__Texto da página__.
1 – Os sonhos de José são um fator de bênção e de cuidado, e a certeza que Deus Se nos revela de diferentes formas, sendo que, em resposta, precisamos de prestar atenção e saber interpretar os sinais que nos humanizam, nos irmanam e nos inserem em dinâmica de família.

José fora surpreendido pela gravidez de Maria, sem que tivessem vivido juntos. Na sua bondade, decide deixá-la em segredo para não a expor. Deus faz-Se presente nos sonhos de José e através do Seu anjo revela-lhe que o que aconteceu em Maria é fruto do Espírito Santo.

Deus não desampara aqueles que n’Ele confiam e se deixam guiar por Ele. José é um homem justo, isto é, pobre, simples, temente a Deus, cumpridor da Lei, atento aos Mandamentos, generoso para com o seu semelhante. Escolheu a bondade, deixou-se moldar pela ternura de Deus. Recebeu Maria em sua casa, para cuidar dela e para a proteger, para cuidar do Filho e O proteger, dando-lhe nome e casa e pão.

Há uma ameaça que pende sobre a Sagrada Família. Herodes não fica satisfeito ao saber que nasceu o Rei, por excelência. Informa-se com os Magos e pretende que estes o informem para eliminar a ameaça. Ontem como hoje, há homens poderosos que, sentindo-se ameaçados, utilizam todos os meios para não perder o poder, destruindo quem se lhes opõe, por todos os meios, mesmo que desonestos.

__Tarefa proposta__. Prossegue o texto sobre os sonhos de José a partir da última frase apresentada. Os itens não fazem falta.

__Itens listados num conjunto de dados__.
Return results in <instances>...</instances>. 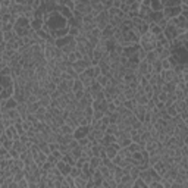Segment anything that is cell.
Wrapping results in <instances>:
<instances>
[{"label":"cell","instance_id":"obj_41","mask_svg":"<svg viewBox=\"0 0 188 188\" xmlns=\"http://www.w3.org/2000/svg\"><path fill=\"white\" fill-rule=\"evenodd\" d=\"M62 97V93L59 91V90H54L53 93L50 94V99H52V101H56L57 99H61Z\"/></svg>","mask_w":188,"mask_h":188},{"label":"cell","instance_id":"obj_46","mask_svg":"<svg viewBox=\"0 0 188 188\" xmlns=\"http://www.w3.org/2000/svg\"><path fill=\"white\" fill-rule=\"evenodd\" d=\"M141 127H143V122H141V121H135L134 123L131 125V128H132V129H135L137 132H138V129H141Z\"/></svg>","mask_w":188,"mask_h":188},{"label":"cell","instance_id":"obj_54","mask_svg":"<svg viewBox=\"0 0 188 188\" xmlns=\"http://www.w3.org/2000/svg\"><path fill=\"white\" fill-rule=\"evenodd\" d=\"M122 6V0H113V7L115 9H121Z\"/></svg>","mask_w":188,"mask_h":188},{"label":"cell","instance_id":"obj_24","mask_svg":"<svg viewBox=\"0 0 188 188\" xmlns=\"http://www.w3.org/2000/svg\"><path fill=\"white\" fill-rule=\"evenodd\" d=\"M38 103H40L41 108H49L50 104H52V99H50V94L49 96H44V97H41L40 100H38Z\"/></svg>","mask_w":188,"mask_h":188},{"label":"cell","instance_id":"obj_2","mask_svg":"<svg viewBox=\"0 0 188 188\" xmlns=\"http://www.w3.org/2000/svg\"><path fill=\"white\" fill-rule=\"evenodd\" d=\"M160 76H162V80L165 81V82H176L178 81V75L175 74V71L174 69H166V71H162L160 72Z\"/></svg>","mask_w":188,"mask_h":188},{"label":"cell","instance_id":"obj_7","mask_svg":"<svg viewBox=\"0 0 188 188\" xmlns=\"http://www.w3.org/2000/svg\"><path fill=\"white\" fill-rule=\"evenodd\" d=\"M132 113L134 116L137 118V121H144V116H146V108L144 106H140V104H137V108L132 110Z\"/></svg>","mask_w":188,"mask_h":188},{"label":"cell","instance_id":"obj_12","mask_svg":"<svg viewBox=\"0 0 188 188\" xmlns=\"http://www.w3.org/2000/svg\"><path fill=\"white\" fill-rule=\"evenodd\" d=\"M88 165H90L91 172H94V170H97V169H99V166L101 165V159H100V157H91V159L88 160Z\"/></svg>","mask_w":188,"mask_h":188},{"label":"cell","instance_id":"obj_56","mask_svg":"<svg viewBox=\"0 0 188 188\" xmlns=\"http://www.w3.org/2000/svg\"><path fill=\"white\" fill-rule=\"evenodd\" d=\"M2 106H3V100H0V108H2Z\"/></svg>","mask_w":188,"mask_h":188},{"label":"cell","instance_id":"obj_14","mask_svg":"<svg viewBox=\"0 0 188 188\" xmlns=\"http://www.w3.org/2000/svg\"><path fill=\"white\" fill-rule=\"evenodd\" d=\"M150 10H151V12H162V10H163V6H162L160 0H151V2H150Z\"/></svg>","mask_w":188,"mask_h":188},{"label":"cell","instance_id":"obj_40","mask_svg":"<svg viewBox=\"0 0 188 188\" xmlns=\"http://www.w3.org/2000/svg\"><path fill=\"white\" fill-rule=\"evenodd\" d=\"M103 116H104V112H101V110H94V113H93L94 121H100Z\"/></svg>","mask_w":188,"mask_h":188},{"label":"cell","instance_id":"obj_47","mask_svg":"<svg viewBox=\"0 0 188 188\" xmlns=\"http://www.w3.org/2000/svg\"><path fill=\"white\" fill-rule=\"evenodd\" d=\"M37 101H38L37 96H35V94H31V96H29V97L27 99V101H25V103H29V104H33V103H37Z\"/></svg>","mask_w":188,"mask_h":188},{"label":"cell","instance_id":"obj_23","mask_svg":"<svg viewBox=\"0 0 188 188\" xmlns=\"http://www.w3.org/2000/svg\"><path fill=\"white\" fill-rule=\"evenodd\" d=\"M122 94H123V97H125V100H132L135 97V90H131V88H125L123 91H122Z\"/></svg>","mask_w":188,"mask_h":188},{"label":"cell","instance_id":"obj_36","mask_svg":"<svg viewBox=\"0 0 188 188\" xmlns=\"http://www.w3.org/2000/svg\"><path fill=\"white\" fill-rule=\"evenodd\" d=\"M116 112V106H115L113 103H108V108H106V112H104V115H112Z\"/></svg>","mask_w":188,"mask_h":188},{"label":"cell","instance_id":"obj_49","mask_svg":"<svg viewBox=\"0 0 188 188\" xmlns=\"http://www.w3.org/2000/svg\"><path fill=\"white\" fill-rule=\"evenodd\" d=\"M24 178H25V176H24V172H22V170H21V172H18L16 175H14V181L15 182H19L21 179H24Z\"/></svg>","mask_w":188,"mask_h":188},{"label":"cell","instance_id":"obj_15","mask_svg":"<svg viewBox=\"0 0 188 188\" xmlns=\"http://www.w3.org/2000/svg\"><path fill=\"white\" fill-rule=\"evenodd\" d=\"M134 181L135 179H132L129 175H123V176L121 178V182H119V184H122L123 187H127V188H131L132 185H134Z\"/></svg>","mask_w":188,"mask_h":188},{"label":"cell","instance_id":"obj_22","mask_svg":"<svg viewBox=\"0 0 188 188\" xmlns=\"http://www.w3.org/2000/svg\"><path fill=\"white\" fill-rule=\"evenodd\" d=\"M74 128H71L69 125H62L61 128H59V132H61L62 135H74Z\"/></svg>","mask_w":188,"mask_h":188},{"label":"cell","instance_id":"obj_33","mask_svg":"<svg viewBox=\"0 0 188 188\" xmlns=\"http://www.w3.org/2000/svg\"><path fill=\"white\" fill-rule=\"evenodd\" d=\"M127 148H128V151H129L131 155H132V153H137V151H140V150H143V148H141L138 144H135V143H131Z\"/></svg>","mask_w":188,"mask_h":188},{"label":"cell","instance_id":"obj_26","mask_svg":"<svg viewBox=\"0 0 188 188\" xmlns=\"http://www.w3.org/2000/svg\"><path fill=\"white\" fill-rule=\"evenodd\" d=\"M122 106H123V108H127L128 110H131V112H132V110L137 108V101H135V99H132V100H125Z\"/></svg>","mask_w":188,"mask_h":188},{"label":"cell","instance_id":"obj_51","mask_svg":"<svg viewBox=\"0 0 188 188\" xmlns=\"http://www.w3.org/2000/svg\"><path fill=\"white\" fill-rule=\"evenodd\" d=\"M52 156H53V157H56L57 160H62V157H63V155H62L59 150H54V151H52Z\"/></svg>","mask_w":188,"mask_h":188},{"label":"cell","instance_id":"obj_3","mask_svg":"<svg viewBox=\"0 0 188 188\" xmlns=\"http://www.w3.org/2000/svg\"><path fill=\"white\" fill-rule=\"evenodd\" d=\"M72 85H74V80L61 81V82L57 84V90H59V91H61L62 94L69 93V91H72Z\"/></svg>","mask_w":188,"mask_h":188},{"label":"cell","instance_id":"obj_50","mask_svg":"<svg viewBox=\"0 0 188 188\" xmlns=\"http://www.w3.org/2000/svg\"><path fill=\"white\" fill-rule=\"evenodd\" d=\"M75 96V100L76 101H80L82 97H84V90H80V91H76V93H74Z\"/></svg>","mask_w":188,"mask_h":188},{"label":"cell","instance_id":"obj_45","mask_svg":"<svg viewBox=\"0 0 188 188\" xmlns=\"http://www.w3.org/2000/svg\"><path fill=\"white\" fill-rule=\"evenodd\" d=\"M25 121H28L29 123H33V125H37V119H35L34 115H27L25 116Z\"/></svg>","mask_w":188,"mask_h":188},{"label":"cell","instance_id":"obj_28","mask_svg":"<svg viewBox=\"0 0 188 188\" xmlns=\"http://www.w3.org/2000/svg\"><path fill=\"white\" fill-rule=\"evenodd\" d=\"M140 174H141V170H140V169L137 168V166H132L128 175H129V176H131L132 179H137V178H140Z\"/></svg>","mask_w":188,"mask_h":188},{"label":"cell","instance_id":"obj_19","mask_svg":"<svg viewBox=\"0 0 188 188\" xmlns=\"http://www.w3.org/2000/svg\"><path fill=\"white\" fill-rule=\"evenodd\" d=\"M72 140H74V135H57V143L59 144H69Z\"/></svg>","mask_w":188,"mask_h":188},{"label":"cell","instance_id":"obj_52","mask_svg":"<svg viewBox=\"0 0 188 188\" xmlns=\"http://www.w3.org/2000/svg\"><path fill=\"white\" fill-rule=\"evenodd\" d=\"M49 148H50V151L59 150V143H50V144H49Z\"/></svg>","mask_w":188,"mask_h":188},{"label":"cell","instance_id":"obj_20","mask_svg":"<svg viewBox=\"0 0 188 188\" xmlns=\"http://www.w3.org/2000/svg\"><path fill=\"white\" fill-rule=\"evenodd\" d=\"M69 155H71V157H72V159L76 162L78 159H80V157H82V148H81V147L72 148V150L69 151Z\"/></svg>","mask_w":188,"mask_h":188},{"label":"cell","instance_id":"obj_43","mask_svg":"<svg viewBox=\"0 0 188 188\" xmlns=\"http://www.w3.org/2000/svg\"><path fill=\"white\" fill-rule=\"evenodd\" d=\"M34 128V125L33 123H29L28 121H22V129L27 132V131H29V129H33Z\"/></svg>","mask_w":188,"mask_h":188},{"label":"cell","instance_id":"obj_35","mask_svg":"<svg viewBox=\"0 0 188 188\" xmlns=\"http://www.w3.org/2000/svg\"><path fill=\"white\" fill-rule=\"evenodd\" d=\"M9 156H10L12 160H18V159H21V153L19 151H16L15 148H10V150H9Z\"/></svg>","mask_w":188,"mask_h":188},{"label":"cell","instance_id":"obj_39","mask_svg":"<svg viewBox=\"0 0 188 188\" xmlns=\"http://www.w3.org/2000/svg\"><path fill=\"white\" fill-rule=\"evenodd\" d=\"M63 6L66 7V9H69L71 12L75 9V2L74 0H65V3H63Z\"/></svg>","mask_w":188,"mask_h":188},{"label":"cell","instance_id":"obj_29","mask_svg":"<svg viewBox=\"0 0 188 188\" xmlns=\"http://www.w3.org/2000/svg\"><path fill=\"white\" fill-rule=\"evenodd\" d=\"M15 24L14 22H7V24H2V33H9V31H14Z\"/></svg>","mask_w":188,"mask_h":188},{"label":"cell","instance_id":"obj_38","mask_svg":"<svg viewBox=\"0 0 188 188\" xmlns=\"http://www.w3.org/2000/svg\"><path fill=\"white\" fill-rule=\"evenodd\" d=\"M59 151L65 156V155H68V153L71 151V148H69V146H68V144H59Z\"/></svg>","mask_w":188,"mask_h":188},{"label":"cell","instance_id":"obj_6","mask_svg":"<svg viewBox=\"0 0 188 188\" xmlns=\"http://www.w3.org/2000/svg\"><path fill=\"white\" fill-rule=\"evenodd\" d=\"M43 25H44V21L41 19V18H34V19L29 21V28L33 29V31H40L41 28H43Z\"/></svg>","mask_w":188,"mask_h":188},{"label":"cell","instance_id":"obj_53","mask_svg":"<svg viewBox=\"0 0 188 188\" xmlns=\"http://www.w3.org/2000/svg\"><path fill=\"white\" fill-rule=\"evenodd\" d=\"M68 146H69V148H71V150H72V148H76V147H80V146H78V140H72L71 141V143H69V144H68Z\"/></svg>","mask_w":188,"mask_h":188},{"label":"cell","instance_id":"obj_18","mask_svg":"<svg viewBox=\"0 0 188 188\" xmlns=\"http://www.w3.org/2000/svg\"><path fill=\"white\" fill-rule=\"evenodd\" d=\"M144 61L147 62L148 65H151V63H155L156 61H159V57H157V53H156L155 50L153 52H148L147 54H146V59Z\"/></svg>","mask_w":188,"mask_h":188},{"label":"cell","instance_id":"obj_48","mask_svg":"<svg viewBox=\"0 0 188 188\" xmlns=\"http://www.w3.org/2000/svg\"><path fill=\"white\" fill-rule=\"evenodd\" d=\"M28 187H29V184H28V181L25 179V178L18 182V188H28Z\"/></svg>","mask_w":188,"mask_h":188},{"label":"cell","instance_id":"obj_5","mask_svg":"<svg viewBox=\"0 0 188 188\" xmlns=\"http://www.w3.org/2000/svg\"><path fill=\"white\" fill-rule=\"evenodd\" d=\"M84 74L87 75V76H90L91 80H97V78L101 75V71H100V68L99 66H90L88 69H85Z\"/></svg>","mask_w":188,"mask_h":188},{"label":"cell","instance_id":"obj_9","mask_svg":"<svg viewBox=\"0 0 188 188\" xmlns=\"http://www.w3.org/2000/svg\"><path fill=\"white\" fill-rule=\"evenodd\" d=\"M148 63L146 61H143V62H140L138 63V68H137V71H135V74H138V75H141V76H144V75H147V74H150L148 72Z\"/></svg>","mask_w":188,"mask_h":188},{"label":"cell","instance_id":"obj_25","mask_svg":"<svg viewBox=\"0 0 188 188\" xmlns=\"http://www.w3.org/2000/svg\"><path fill=\"white\" fill-rule=\"evenodd\" d=\"M44 90H46V91H47L49 94H52V93L54 91V90H57V85L54 84L53 81H50V80H49V81L46 82V84H44Z\"/></svg>","mask_w":188,"mask_h":188},{"label":"cell","instance_id":"obj_30","mask_svg":"<svg viewBox=\"0 0 188 188\" xmlns=\"http://www.w3.org/2000/svg\"><path fill=\"white\" fill-rule=\"evenodd\" d=\"M81 175V169L80 168H76V166H72V168H71V170H69V175H68V176H71V178H78V176H80Z\"/></svg>","mask_w":188,"mask_h":188},{"label":"cell","instance_id":"obj_57","mask_svg":"<svg viewBox=\"0 0 188 188\" xmlns=\"http://www.w3.org/2000/svg\"><path fill=\"white\" fill-rule=\"evenodd\" d=\"M97 188H103V187H101V185H100V187H97Z\"/></svg>","mask_w":188,"mask_h":188},{"label":"cell","instance_id":"obj_11","mask_svg":"<svg viewBox=\"0 0 188 188\" xmlns=\"http://www.w3.org/2000/svg\"><path fill=\"white\" fill-rule=\"evenodd\" d=\"M16 106H18V101L15 100L14 97H10L6 101H3V106L2 108H5L6 110H12V109H16Z\"/></svg>","mask_w":188,"mask_h":188},{"label":"cell","instance_id":"obj_31","mask_svg":"<svg viewBox=\"0 0 188 188\" xmlns=\"http://www.w3.org/2000/svg\"><path fill=\"white\" fill-rule=\"evenodd\" d=\"M90 90H91V94H94V93H99V91H101L103 88L100 87V84H99L97 81L94 80L93 82H91V85H90Z\"/></svg>","mask_w":188,"mask_h":188},{"label":"cell","instance_id":"obj_1","mask_svg":"<svg viewBox=\"0 0 188 188\" xmlns=\"http://www.w3.org/2000/svg\"><path fill=\"white\" fill-rule=\"evenodd\" d=\"M138 46L144 50V52H153L156 49V37L151 33H146L140 35V41H138Z\"/></svg>","mask_w":188,"mask_h":188},{"label":"cell","instance_id":"obj_42","mask_svg":"<svg viewBox=\"0 0 188 188\" xmlns=\"http://www.w3.org/2000/svg\"><path fill=\"white\" fill-rule=\"evenodd\" d=\"M168 100V94L160 91V93L157 94V101H160V103H165V101Z\"/></svg>","mask_w":188,"mask_h":188},{"label":"cell","instance_id":"obj_10","mask_svg":"<svg viewBox=\"0 0 188 188\" xmlns=\"http://www.w3.org/2000/svg\"><path fill=\"white\" fill-rule=\"evenodd\" d=\"M91 181H93V184L96 185V188L100 187L101 184H103V176L100 175L99 170H94L93 172V175H91Z\"/></svg>","mask_w":188,"mask_h":188},{"label":"cell","instance_id":"obj_17","mask_svg":"<svg viewBox=\"0 0 188 188\" xmlns=\"http://www.w3.org/2000/svg\"><path fill=\"white\" fill-rule=\"evenodd\" d=\"M140 179L143 182H144V184H146V185H150V184H151V175H150V172H148V169L147 170H143V172H141L140 174Z\"/></svg>","mask_w":188,"mask_h":188},{"label":"cell","instance_id":"obj_21","mask_svg":"<svg viewBox=\"0 0 188 188\" xmlns=\"http://www.w3.org/2000/svg\"><path fill=\"white\" fill-rule=\"evenodd\" d=\"M40 109V103L37 101V103H33V104H29L27 103V113L28 115H35V112Z\"/></svg>","mask_w":188,"mask_h":188},{"label":"cell","instance_id":"obj_44","mask_svg":"<svg viewBox=\"0 0 188 188\" xmlns=\"http://www.w3.org/2000/svg\"><path fill=\"white\" fill-rule=\"evenodd\" d=\"M162 69H163V71H166V69H172V65H170L169 59H165V61H162Z\"/></svg>","mask_w":188,"mask_h":188},{"label":"cell","instance_id":"obj_37","mask_svg":"<svg viewBox=\"0 0 188 188\" xmlns=\"http://www.w3.org/2000/svg\"><path fill=\"white\" fill-rule=\"evenodd\" d=\"M88 144H90V138H88V137H84V138H80V140H78V146H80L81 148L87 147Z\"/></svg>","mask_w":188,"mask_h":188},{"label":"cell","instance_id":"obj_4","mask_svg":"<svg viewBox=\"0 0 188 188\" xmlns=\"http://www.w3.org/2000/svg\"><path fill=\"white\" fill-rule=\"evenodd\" d=\"M90 129H91V127H78V128H75L74 138H75V140H80V138L87 137L88 132H90Z\"/></svg>","mask_w":188,"mask_h":188},{"label":"cell","instance_id":"obj_55","mask_svg":"<svg viewBox=\"0 0 188 188\" xmlns=\"http://www.w3.org/2000/svg\"><path fill=\"white\" fill-rule=\"evenodd\" d=\"M7 188H18V182H12V184H9V185H7Z\"/></svg>","mask_w":188,"mask_h":188},{"label":"cell","instance_id":"obj_32","mask_svg":"<svg viewBox=\"0 0 188 188\" xmlns=\"http://www.w3.org/2000/svg\"><path fill=\"white\" fill-rule=\"evenodd\" d=\"M80 90H84V85H82V82H81L78 78L74 80V85H72V91L76 93V91H80Z\"/></svg>","mask_w":188,"mask_h":188},{"label":"cell","instance_id":"obj_34","mask_svg":"<svg viewBox=\"0 0 188 188\" xmlns=\"http://www.w3.org/2000/svg\"><path fill=\"white\" fill-rule=\"evenodd\" d=\"M93 113H94V109L91 108V106L85 108L84 109V112H82V115H84L85 118H88V119H91V121H93Z\"/></svg>","mask_w":188,"mask_h":188},{"label":"cell","instance_id":"obj_13","mask_svg":"<svg viewBox=\"0 0 188 188\" xmlns=\"http://www.w3.org/2000/svg\"><path fill=\"white\" fill-rule=\"evenodd\" d=\"M175 90H176V85H175L174 82H165L163 87H162V91L166 94H174Z\"/></svg>","mask_w":188,"mask_h":188},{"label":"cell","instance_id":"obj_8","mask_svg":"<svg viewBox=\"0 0 188 188\" xmlns=\"http://www.w3.org/2000/svg\"><path fill=\"white\" fill-rule=\"evenodd\" d=\"M5 135H6L9 140H12V141H15V140H19V134H18V131L15 129V127H9V128H6L5 129Z\"/></svg>","mask_w":188,"mask_h":188},{"label":"cell","instance_id":"obj_27","mask_svg":"<svg viewBox=\"0 0 188 188\" xmlns=\"http://www.w3.org/2000/svg\"><path fill=\"white\" fill-rule=\"evenodd\" d=\"M97 82H99V84H100V87L101 88H106L109 85V78L108 76H106V75H100V76H99V78H97Z\"/></svg>","mask_w":188,"mask_h":188},{"label":"cell","instance_id":"obj_16","mask_svg":"<svg viewBox=\"0 0 188 188\" xmlns=\"http://www.w3.org/2000/svg\"><path fill=\"white\" fill-rule=\"evenodd\" d=\"M78 80H80L81 82H82V85H84V88H88L90 85H91V82L94 81V80H91L90 76H87V75L84 74V72H82L81 75H78Z\"/></svg>","mask_w":188,"mask_h":188}]
</instances>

__Resposta__.
O Anjo do Senhor volta aos sonhos de José. O sonho não é uma imposição. Deus não Se impõe, propõe-se. O sonho é interpretável. Há quem desista dos sonhos, esquecendo, ocupando-se de nadas. O sonho de José é um desafio, uma provocação. Nem tudo depende de nós. Mas há escolhas que nos cabem.

2 – «Levanta-te, toma o Menino e sua Mãe e foge para o Egipto e fica lá até que eu te diga, pois Herodes vai procurar o Menino para O matar». José não pensa duas vezes, “levantou-se de noite, tomou o Menino e sua Mãe e partiu para o Egipto e ficou lá até à morte de Herodes”.

José está dentro da promessa de Deus. Tu e eu podemos ser os próximos a fazer com que as promessas de Deus se cumpram e cheguem a todos e, então, o amor e o perdão, a harmonia e a paz, a justiça e a bondade, a conciliação e a fraternidade permitir-nos-ão viver sob o olhar de Deus, procurando que o Seu Reino se efetive em toda a terra.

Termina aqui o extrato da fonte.